WAITCNT vs. WAIT_CNT_PASSED

fki · 2014-08-29 01:17

The current asm op:

WAITCNT Target,Delta

halts until (cnt==Target). If the intended Target already passed it halts for a full period of cnt overflow.
I cannot image a use case, where this is intended. I suppose most code will assume Target to be in near future.

Therefore i suggest an operation:

WAIT_CNT_PASSED Target

to halt until (cnt-Target) & $8000_0000 == 0
The ALU can calculate the difference with NR, The Z Flag can tell later if the Target was missed or not.
Open Question: is it possible to wire Bit 31 of ALU output to the halting circuit?

Fabian

Electrodude · 2014-08-29 09:04

If you do that then you can only wait half as long.

How about an instruction that sets the c flag to (cnt-Target) & $8000_0000 == 0 but doesn't actually wait? This would be very useful for doing something until a timer expires.

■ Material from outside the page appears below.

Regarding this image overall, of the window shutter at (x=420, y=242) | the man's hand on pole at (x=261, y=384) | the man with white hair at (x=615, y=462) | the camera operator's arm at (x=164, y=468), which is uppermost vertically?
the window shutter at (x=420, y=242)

Maybe one big instruction that does all of this: wc means set c and return immediately instead of waiting, wz determines if it should go when cnt==Target or when (cnt-Target)>0

electrodude

ErNa · 2014-08-30 01:27

I find useful a wait for input event OR timer event what allows to check for event with timeout.

fki · 2014-09-03 01:17

@Electrodude:
Halfing maximum wait-time is no problem IMHO, because i can use several wait instructions in a row, if i plan to wait for a long time.
Setting a flag would require a conditioned jump afterwards, that is up to 8 cycles jitter.

If jitter is acceptable, we can do:
mov cnt,cnt ' update shadow
sub cnt,Target 'calc diff
shl cnt,#1 WC 'extract Bit31

@ErNa:
waitpeq with timeout would be cool, but i suspect it would be difficult in the VHDL.

Fabian

fki · 2014-09-03 01:44

Just found similar thoughts in:
http://forums.parallax.com/showthread.php/155132-The-New-16-Cog-512KB-64-analog-I-O-Propeller-Chip?p=1261428&viewfull=1#post1261428

#1193, #1195, #1198

evanh · 2014-09-03 07:11

As Chip indicated, there is both a performance cost and power cost when performing a subtraction compare instead of equality compare.

I proposed a masking compromise at the bottom of that page. However, a programmable prescalar with equality compare would probably be the best improvement that provides the optional extended equality period while making full use of 32 bit compare.

Down side is a prescalar has global effect. This prolly won't fly as it'll break compatibility between too many shared objects. ... Back to the masking method then.

jmg · 2014-09-04 19:43

fki wrote: »

waitpeq with timeout would be cool, but i suspect it would be difficult in the VHDL.

It is a very common requirement.
I think Chip was (looking at/had done) that, not sure if it is still in the latest variant.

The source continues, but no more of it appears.